Stored items
_ _ _

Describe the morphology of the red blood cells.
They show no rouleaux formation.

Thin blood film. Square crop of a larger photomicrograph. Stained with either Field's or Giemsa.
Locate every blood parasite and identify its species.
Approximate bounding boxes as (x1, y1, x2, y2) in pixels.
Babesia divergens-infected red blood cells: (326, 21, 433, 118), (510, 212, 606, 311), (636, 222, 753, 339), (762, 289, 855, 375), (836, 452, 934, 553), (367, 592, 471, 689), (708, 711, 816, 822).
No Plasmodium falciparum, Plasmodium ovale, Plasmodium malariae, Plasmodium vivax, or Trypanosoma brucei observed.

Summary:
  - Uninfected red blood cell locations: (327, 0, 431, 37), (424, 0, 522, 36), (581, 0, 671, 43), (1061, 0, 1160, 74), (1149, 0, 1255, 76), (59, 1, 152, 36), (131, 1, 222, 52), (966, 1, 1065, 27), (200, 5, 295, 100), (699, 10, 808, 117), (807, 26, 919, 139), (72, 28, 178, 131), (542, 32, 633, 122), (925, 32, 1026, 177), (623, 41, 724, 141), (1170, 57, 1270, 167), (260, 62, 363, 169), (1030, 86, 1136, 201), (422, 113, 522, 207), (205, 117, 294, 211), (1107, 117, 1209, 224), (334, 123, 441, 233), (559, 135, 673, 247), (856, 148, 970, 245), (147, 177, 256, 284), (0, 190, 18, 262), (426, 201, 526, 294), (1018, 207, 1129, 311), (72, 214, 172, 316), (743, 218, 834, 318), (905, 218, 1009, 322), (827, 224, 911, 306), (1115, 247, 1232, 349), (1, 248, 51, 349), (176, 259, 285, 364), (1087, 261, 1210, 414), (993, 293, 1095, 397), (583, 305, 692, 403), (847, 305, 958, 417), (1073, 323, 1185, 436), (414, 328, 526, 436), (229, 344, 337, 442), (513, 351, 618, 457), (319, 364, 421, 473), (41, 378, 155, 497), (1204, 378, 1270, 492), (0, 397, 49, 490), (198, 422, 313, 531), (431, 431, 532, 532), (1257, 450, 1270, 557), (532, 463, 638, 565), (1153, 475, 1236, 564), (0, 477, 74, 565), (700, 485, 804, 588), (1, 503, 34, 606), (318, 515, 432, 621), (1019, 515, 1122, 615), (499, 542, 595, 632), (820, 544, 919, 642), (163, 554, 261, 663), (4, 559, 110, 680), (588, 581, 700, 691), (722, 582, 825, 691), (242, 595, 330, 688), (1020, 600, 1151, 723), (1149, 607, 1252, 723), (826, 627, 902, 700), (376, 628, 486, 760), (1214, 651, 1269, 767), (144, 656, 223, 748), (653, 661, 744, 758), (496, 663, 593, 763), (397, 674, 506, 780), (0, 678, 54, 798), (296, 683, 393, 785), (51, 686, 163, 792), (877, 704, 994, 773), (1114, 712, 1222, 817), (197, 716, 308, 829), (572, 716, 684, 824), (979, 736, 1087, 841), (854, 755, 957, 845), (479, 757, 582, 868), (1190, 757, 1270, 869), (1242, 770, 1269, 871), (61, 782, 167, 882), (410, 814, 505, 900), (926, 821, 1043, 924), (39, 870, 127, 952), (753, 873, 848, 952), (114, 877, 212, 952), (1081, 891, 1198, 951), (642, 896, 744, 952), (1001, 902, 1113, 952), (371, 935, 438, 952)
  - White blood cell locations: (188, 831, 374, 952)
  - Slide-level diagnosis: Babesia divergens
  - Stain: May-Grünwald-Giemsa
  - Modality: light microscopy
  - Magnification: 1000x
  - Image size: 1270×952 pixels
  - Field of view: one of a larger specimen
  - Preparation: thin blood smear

_ _ _

### Exercise directions
The data above is to be restated line for line, word for word.

### Output
Describe the morphology of the red blood cells.
They show no rouleaux formation.

Thin blood film. Square crop of a larger photomicrograph. Stained with either Field's or Giemsa.
Locate every blood parasite and identify its species.
Approximate bounding boxes as (x1, y1, x2, y2) in pixels.
Babesia divergens-infected red blood cells: (326, 21, 433, 118), (510, 212, 606, 311), (636, 222, 753, 339), (762, 289, 855, 375), (836, 452, 934, 553), (367, 592, 471, 689), (708, 711, 816, 822).
No Plasmodium falciparum, Plasmodium ovale, Plasmodium malariae, Plasmodium vivax, or Trypanosoma brucei observed.

Summary:
  - Uninfected red blood cell locations: (327, 0, 431, 37), (424, 0, 522, 36), (581, 0, 671, 43), (1061, 0, 1160, 74), (1149, 0, 1255, 76), (59, 1, 152, 36), (131, 1, 222, 52), (966, 1, 1065, 27), (200, 5, 295, 100), (699, 10, 808, 117), (807, 26, 919, 139), (72, 28, 178, 131), (542, 32, 633, 122), (925, 32, 1026, 177), (623, 41, 724, 141), (1170, 57, 1270, 167), (260, 62, 363, 169), (1030, 86, 1136, 201), (422, 113, 522, 207), (205, 117, 294, 211), (1107, 117, 1209, 224), (334, 123, 441, 233), (559, 135, 673, 247), (856, 148, 970, 245), (147, 177, 256, 284), (0, 190, 18, 262), (426, 201, 526, 294), (1018, 207, 1129, 311), (72, 214, 172, 316), (743, 218, 834, 318), (905, 218, 1009, 322), (827, 224, 911, 306), (1115, 247, 1232, 349), (1, 248, 51, 349), (176, 259, 285, 364), (1087, 261, 1210, 414), (993, 293, 1095, 397), (583, 305, 692, 403), (847, 305, 958, 417), (1073, 323, 1185, 436), (414, 328, 526, 436), (229, 344, 337, 442), (513, 351, 618, 457), (319, 364, 421, 473), (41, 378, 155, 497), (1204, 378, 1270, 492), (0, 397, 49, 490), (198, 422, 313, 531), (431, 431, 532, 532), (1257, 450, 1270, 557), (532, 463, 638, 565), (1153, 475, 1236, 564), (0, 477, 74, 565), (700, 485, 804, 588), (1, 503, 34, 606), (318, 515, 432, 621), (1019, 515, 1122, 615), (499, 542, 595, 632), (820, 544, 919, 642), (163, 554, 261, 663), (4, 559, 110, 680), (588, 581, 700, 691), (722, 582, 825, 691), (242, 595, 330, 688), (1020, 600, 1151, 723), (1149, 607, 1252, 723), (826, 627, 902, 700), (376, 628, 486, 760), (1214, 651, 1269, 767), (144, 656, 223, 748), (653, 661, 744, 758), (496, 663, 593, 763), (397, 674, 506, 780), (0, 678, 54, 798), (296, 683, 393, 785), (51, 686, 163, 792), (877, 704, 994, 773), (1114, 712, 1222, 817), (197, 716, 308, 829), (572, 716, 684, 824), (979, 736, 1087, 841), (854, 755, 957, 845), (479, 757, 582, 868), (1190, 757, 1270, 869), (1242, 770, 1269, 871), (61, 782, 167, 882), (410, 814, 505, 900), (926, 821, 1043, 924), (39, 870, 127, 952), (753, 873, 848, 952), (114, 877, 212, 952), (1081, 891, 1198, 951), (642, 896, 744, 952), (1001, 902, 1113, 952), (371, 935, 438, 952)
  - White blood cell locations: (188, 831, 374, 952)
  - Slide-level diagnosis: Babesia divergens
  - Stain: May-Grünwald-Giemsa
  - Modality: light microscopy
  - Magnification: 1000x
  - Image size: 1270×952 pixels
  - Field of view: one of a larger specimen
  - Preparation: thin blood smear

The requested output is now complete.